Agreed, just put it in the front regardless and move on. I had a request like this and it was completely dark. I went halfway and said f no, I dropped at the front and just moved on. Oh, well a complaint, that's too risky, this job is NOT worth it!


----------



## Beninmankato (Apr 26, 2017)

It depends.


----------



## FLKeys (Dec 27, 2018)

Depends on the area. I have delivered to back doors several times. Many houses are split into multiple places. Heck some houses down here have 3 separate families living in them all with different doors.


----------



## islanddriver (Apr 6, 2018)

I would drop it at front door take a photo pretend like I never received the text to leave at back door. Or if I didn't pick up order yet and got that text I would just cancel


----------



## Uberdriver2710 (Jul 15, 2015)

I've got my notifications off, so I would miss out on the fun.


----------



## smithers54 (Jan 7, 2019)

looks like they are trying to get you to stop at other places...I never stop at other places...night time nope..I had one during the day that requested the back door...lol....turns out child was sleeping and she was really nice....turned out ok


----------



## ntcindetroit (Mar 23, 2017)

Can't tell what is backyard? nor what is backyard Door? Is there a door to backyard or a door in the backyard? While I tried to make sense what is delivery to backyard door supposed to mean. Customer got impatient and screaming *WHAT R U DOING?







*


----------



## Driving With A Purpose (Jul 28, 2020)

I saw your user name has Detroit in it. I’ve been to inner city Detroit perhaps a few dozen times. To me the words “back yard”, “at night” and “Detroit” don’t make me feel too safe. You CAN ABSOLUTELY refuse a delivery if you don’t feel safe.


----------



## ntcindetroit (Mar 23, 2017)

Driving With A Purpose said:


> I saw your user name has Detroit in it. I’ve been to inner city Detroit perhaps a few dozen times. To me the words “back yard”, “at night” and “Detroit” don’t make me feel too safe. You CAN ABSOLUTELY refuse a delivery if you don’t feel safe.
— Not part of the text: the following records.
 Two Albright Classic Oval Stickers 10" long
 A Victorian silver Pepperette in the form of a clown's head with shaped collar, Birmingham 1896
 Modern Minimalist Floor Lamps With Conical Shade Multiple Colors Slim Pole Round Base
It's not Detroit make me feel unsafe, but the way the 'customer' communicating and the contents. He made an offer besides regular pay, off the app or not. I can't decipher what he was texting. Was customer high on something or stoned?


----------



## jjminor82 (Oct 25, 2019)

ntcindetroit said:


> It's not Detroit make me feel unsafe, but the way the 'customer' communicating and the contents. He made an offer besides regular pay, off the app or not. I can't decipher what he was texting. Was customer high on something or stoned?


Honestly I don’t know the situation because I wasn’t there however the customer seems to be pushy. I hate when customers get pushy. They seem to think because they can follow their own text that their meaning is clear to everyone else, Which is not always the case.

With Uber I don’t think you can send pictures through text, however if I can I sometimes send them a picture showing them exactly where I am if I am uncertain of where to go. I also pay very close attention to my surroundings if a customer is pissed off and I make sure I have a clear get away and I often will not even leave the car.


----------



## Mota-Driven (Nov 1, 2020)

Well, I mean....if you look at the OP’s attachment above at what time he was delivering on his phone, there’s your answer. What kind of people do you think you will expect to deal with at 2:23 AM? You’re only asking for problems.


----------